The 4 Levels in Action (With Emphasis on Level 3)
Level 1: Reaction – Did They Like It?
Use quick surveys or exit tickets to assess how teachers felt about the PD. This level is useful for immediate feedback but tells you almost nothing about whether practice will change.
Level 2: Learning – Did They Learn It?
Use short pre/post assessments or reflective prompts to check for knowledge gains. But here’s the thing: knowledge doesn’t automatically translate to action. A teacher can perfectly explain formative assessment strategies and never use a single one in their classroom.
Level 3: Behavior – Are They Using It?
This is the most critical level and often the most overlooked. This is where you find out if your PD actually changed anything.
Here’s how to gather real evidence:
- Review coaching logs from classroom visits
- Collect teacher reflections 2-3 weeks after the session
- Use targeted walk-throughs with focused “look-for” checklists
- Track participation in follow-up structures like practice partnerships
For example, after a workshop on discussion protocols, observe whether teachers are using accountable talk stems, check if students are speaking in more extended turns, or review video clips teachers submit. You’re looking for evidence that the strategy moved from the training room into actual instruction.
The challenge is that Level 3 requires patience and infrastructure. You need systems for follow-up, tools for observation, and commitment to tracking implementation over weeks, not hours. While it is phenomenal to reach be able to succeed at level 4, consider level 3 your target focus.
Want help writing follow-up questions? Use this AI prompt:
"Help me understand Kirkpatrick Level 3 evaluation questions.

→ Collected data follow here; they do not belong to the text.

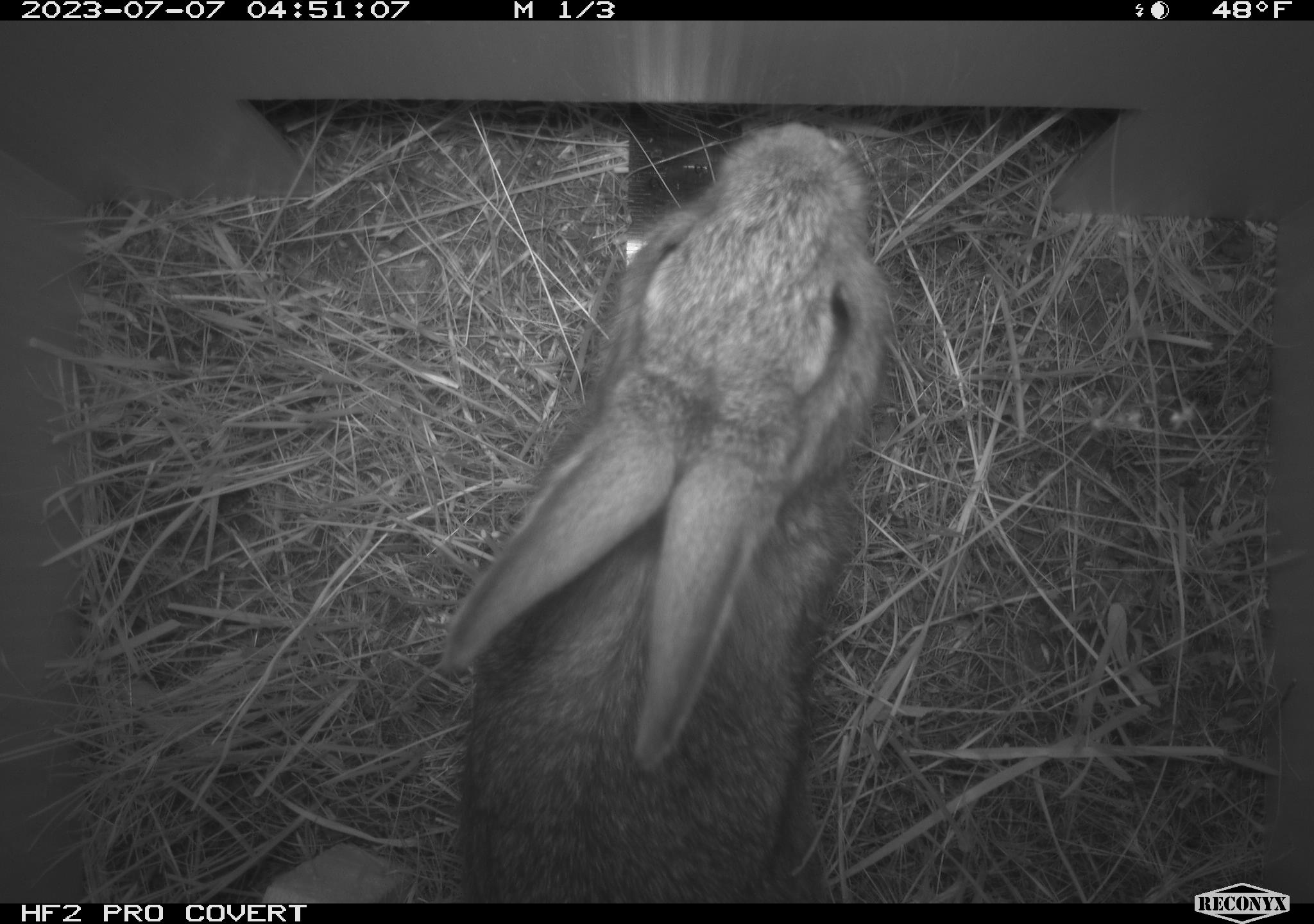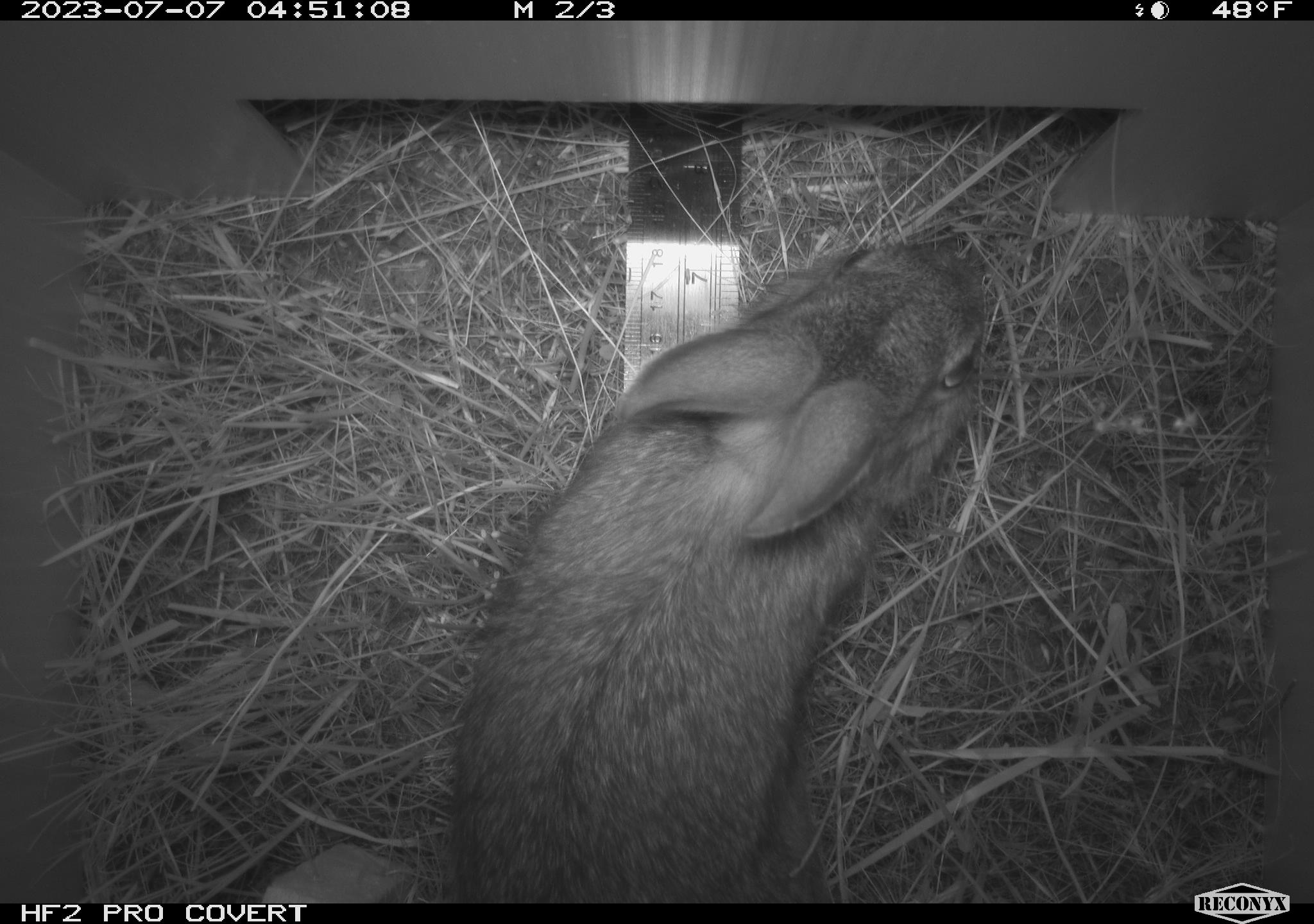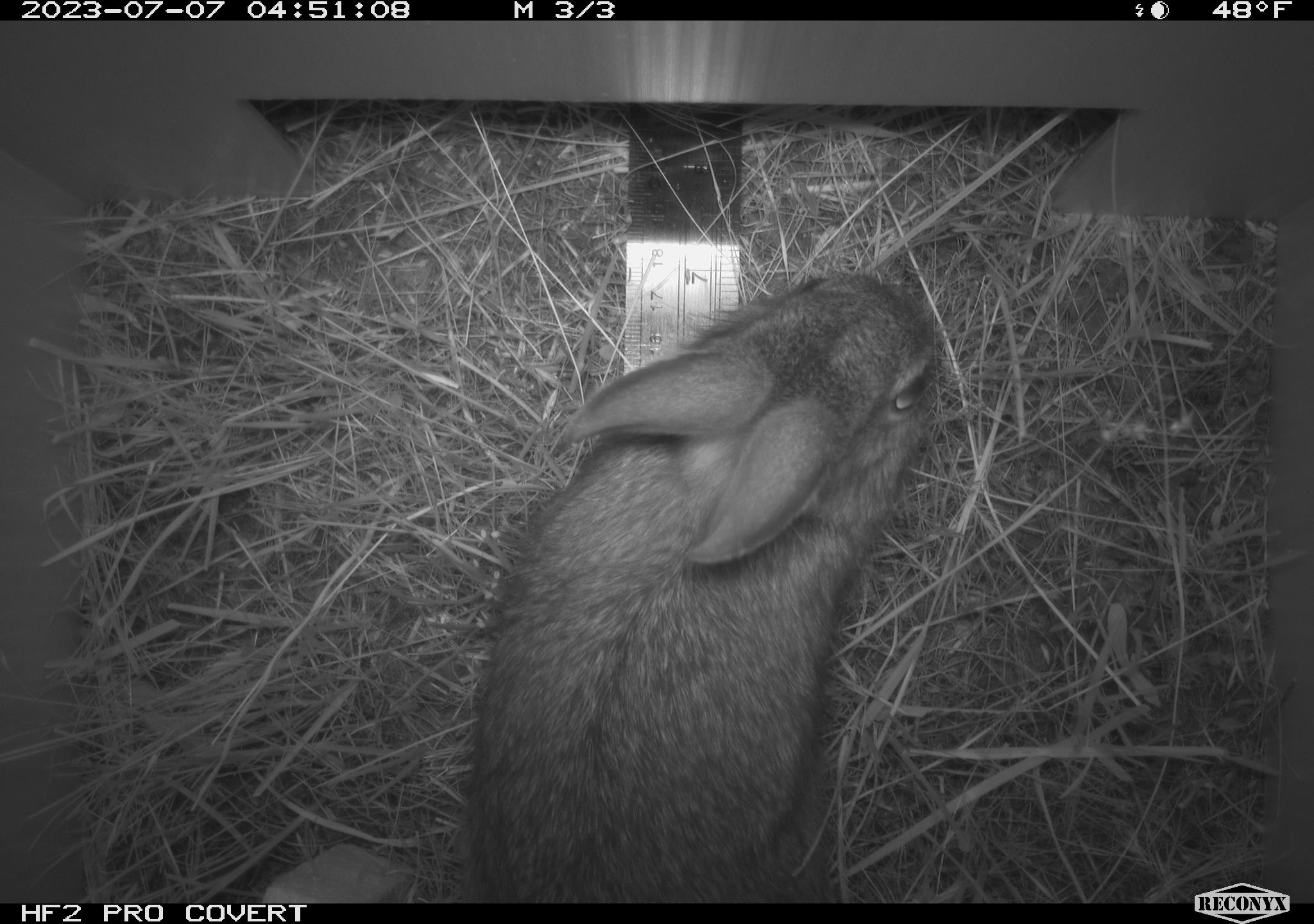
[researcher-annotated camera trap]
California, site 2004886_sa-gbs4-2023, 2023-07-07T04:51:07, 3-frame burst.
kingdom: Animalia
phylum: Chordata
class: Mammalia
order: Lagomorpha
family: Leporidae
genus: Sylvilagus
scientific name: Sylvilagus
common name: cottontail rabbits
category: sylvilagus species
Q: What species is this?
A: Sylvilagus species (cottontail rabbits) (Sylvilagus).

Then give me 10 questions at this level for a [Topic] training to measure how teachers are applying skills in their job."
For a formative assessment training, AI might suggest: “How often have you used exit tickets since the training session?” or “What changes have you made in how you check for understanding?”

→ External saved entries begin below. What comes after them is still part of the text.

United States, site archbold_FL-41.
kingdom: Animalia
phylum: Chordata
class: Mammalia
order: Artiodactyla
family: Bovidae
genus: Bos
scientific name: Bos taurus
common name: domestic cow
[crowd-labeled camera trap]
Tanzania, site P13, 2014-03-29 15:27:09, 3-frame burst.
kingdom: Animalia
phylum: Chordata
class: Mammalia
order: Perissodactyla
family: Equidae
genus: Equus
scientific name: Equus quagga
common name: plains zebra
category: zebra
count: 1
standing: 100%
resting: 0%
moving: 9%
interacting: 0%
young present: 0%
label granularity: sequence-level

Level 4: Results – Did It Make a Difference?
Here, you’re connecting training to student outcomes: improved benchmark scores, increased engagement, fewer behavior referrals. Even small shifts count. You’re not trying to prove causality in a research sense. You’re looking for impact signals that suggest your PD investment is moving the needle.

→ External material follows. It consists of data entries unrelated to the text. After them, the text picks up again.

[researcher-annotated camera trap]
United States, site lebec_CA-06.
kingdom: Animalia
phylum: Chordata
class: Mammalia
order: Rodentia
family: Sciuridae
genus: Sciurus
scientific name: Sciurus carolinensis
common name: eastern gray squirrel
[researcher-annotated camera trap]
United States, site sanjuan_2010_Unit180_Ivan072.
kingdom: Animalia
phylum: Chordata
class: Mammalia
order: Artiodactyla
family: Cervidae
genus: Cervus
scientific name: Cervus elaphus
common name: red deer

Tools You Can Use Tomorrow
I’ve created two companion resources that work hand-in-hand with this framework:
Better Evaluation Questions Template gives you research-backed alternatives to traditional “smile sheets,” including self-efficacy questions (the strongest predictor of implementation), utility questions that force concrete commitment, and complete sample forms for immediate and follow-up evaluation.
Level 3 Assessment Indicators Checklist is your monthly monitoring tool with 50 specific indicators across five categories: teacher behaviors, conversation quality, artifacts of learning, request patterns, and continuous learning structures. Use it at key checkpoints to see if implementation is growing, stable, or declining.
Both resources are designed to work together: use the question template to gather data, then use the checklist to synthesize what you’re observing.
Your Next Step
Measuring PD impact doesn’t have to be overwhelming, but it does require a shift in mindset. Instead of asking “Did they like it?” start asking “Are they using it?” and “Is it making a difference?”
Here’s what to do this week: Pick your next scheduled PD session. Write down one specific observable behavior you want to see in classrooms within 2-3 weeks. Then work backward: What will teachers need to learn? What will you look for during classroom visits? What questions will tell you if it’s working?
Use the evaluation question template to draft your follow-up survey, and put the Level 3 checklist on your calendar for a month out. The templates give you the questions. The checklist gives you the observation framework. The Kirkpatrick Model gives you the logic. Now it’s your turn to finally answer: Is our PD actually working?